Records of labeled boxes
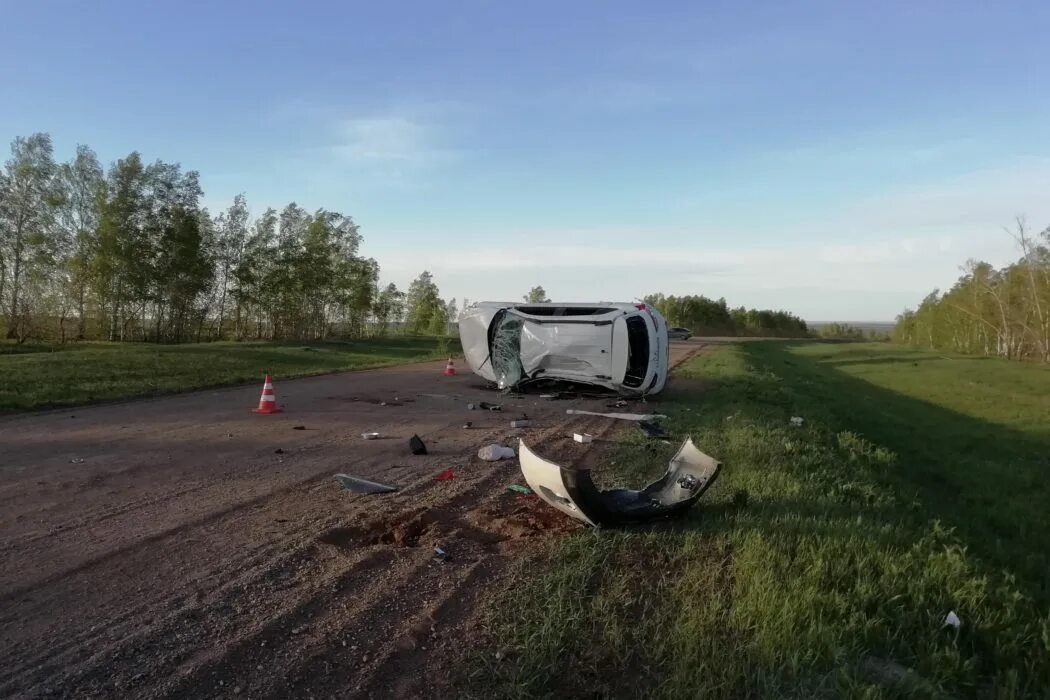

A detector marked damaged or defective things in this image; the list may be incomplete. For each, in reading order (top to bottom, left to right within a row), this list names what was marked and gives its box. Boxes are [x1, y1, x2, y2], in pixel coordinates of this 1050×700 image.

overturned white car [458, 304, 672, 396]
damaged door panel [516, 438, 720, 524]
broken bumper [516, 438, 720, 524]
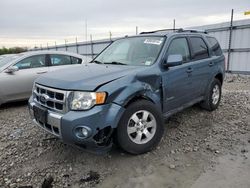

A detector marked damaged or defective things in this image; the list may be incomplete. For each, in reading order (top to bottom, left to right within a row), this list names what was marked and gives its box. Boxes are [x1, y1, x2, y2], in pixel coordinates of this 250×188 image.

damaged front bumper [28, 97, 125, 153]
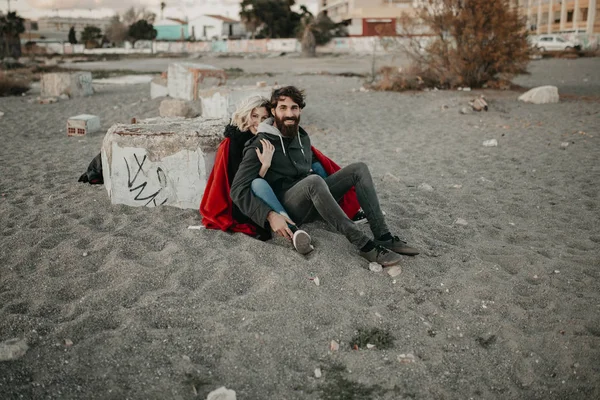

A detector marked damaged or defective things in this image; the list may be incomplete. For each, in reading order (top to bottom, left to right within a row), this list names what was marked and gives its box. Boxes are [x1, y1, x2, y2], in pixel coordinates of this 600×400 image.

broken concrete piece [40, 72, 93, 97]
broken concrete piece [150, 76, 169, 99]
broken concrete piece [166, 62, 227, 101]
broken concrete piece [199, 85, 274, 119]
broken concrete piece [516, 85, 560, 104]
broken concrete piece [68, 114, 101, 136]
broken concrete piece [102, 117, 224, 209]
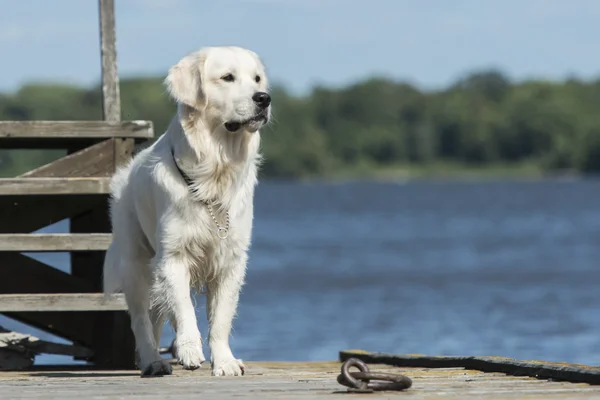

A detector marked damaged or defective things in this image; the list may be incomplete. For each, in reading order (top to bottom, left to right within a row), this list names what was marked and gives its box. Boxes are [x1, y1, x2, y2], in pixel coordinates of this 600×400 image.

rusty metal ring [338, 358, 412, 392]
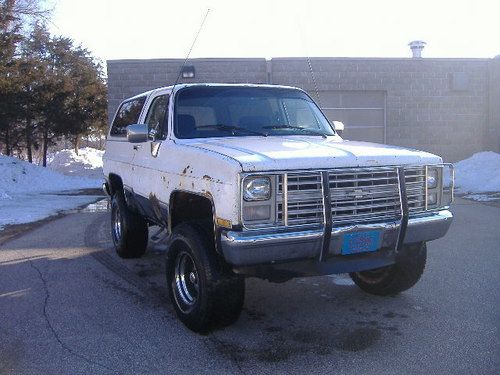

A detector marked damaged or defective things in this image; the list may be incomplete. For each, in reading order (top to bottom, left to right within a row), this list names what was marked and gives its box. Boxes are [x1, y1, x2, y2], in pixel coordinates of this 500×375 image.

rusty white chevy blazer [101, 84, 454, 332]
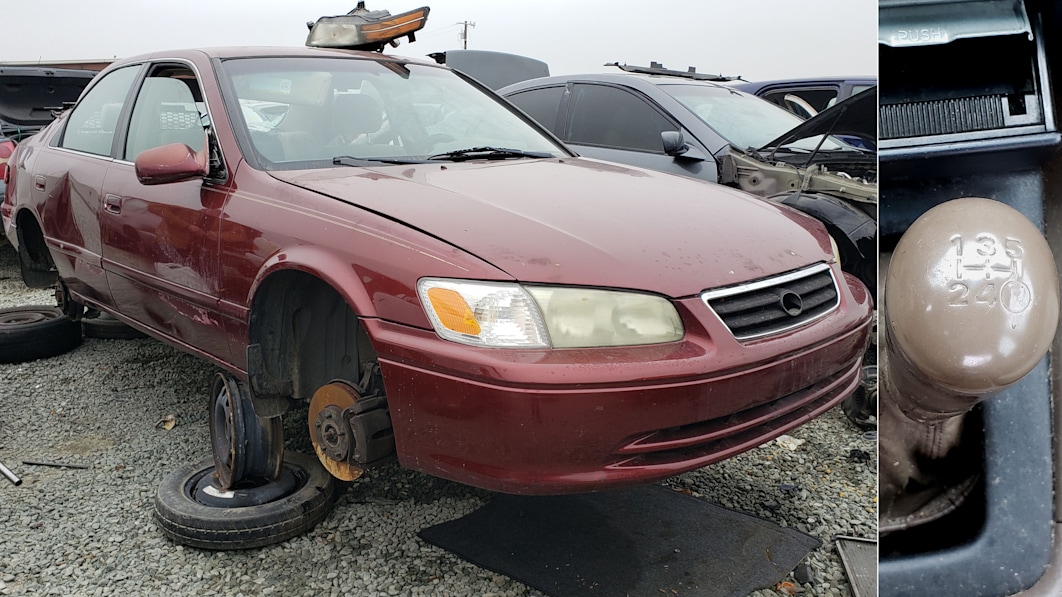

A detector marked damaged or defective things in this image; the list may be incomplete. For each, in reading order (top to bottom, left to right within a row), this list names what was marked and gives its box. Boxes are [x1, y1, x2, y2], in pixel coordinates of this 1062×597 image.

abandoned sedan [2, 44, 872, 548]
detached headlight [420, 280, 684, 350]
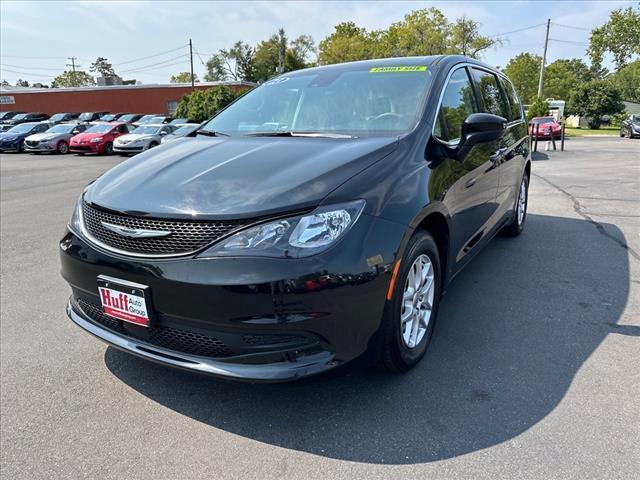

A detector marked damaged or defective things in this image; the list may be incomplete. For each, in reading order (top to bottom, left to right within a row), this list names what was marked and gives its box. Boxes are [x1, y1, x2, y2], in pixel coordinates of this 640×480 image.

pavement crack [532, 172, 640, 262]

## TO DO
Rewrite the material from its start through the line containing "damaged front bumper [28, 97, 125, 153]", replacing "incomplete" with "partial" and keeping everything else unchanged. Leave the pictures out of your answer.

## FINISHED ANSWER
A detector marked damaged or defective things in this image; the list may be partial. For each, in reading order (top to bottom, left to right within a row), this list names what was marked and gives its box. Boxes are [x1, y1, x2, y2], in pixel coordinates of this 1050×700 image.

overturned white car [458, 304, 672, 396]
damaged door panel [516, 438, 720, 524]
broken bumper [516, 438, 720, 524]

A detector marked damaged or defective things in this image; the list may be partial. For each, in reading order (top to bottom, left to right within a row), this list names what was marked and gives its box. Boxes are [x1, y1, x2, y2], in pixel coordinates of this 250×188 image.

damaged front bumper [28, 97, 125, 153]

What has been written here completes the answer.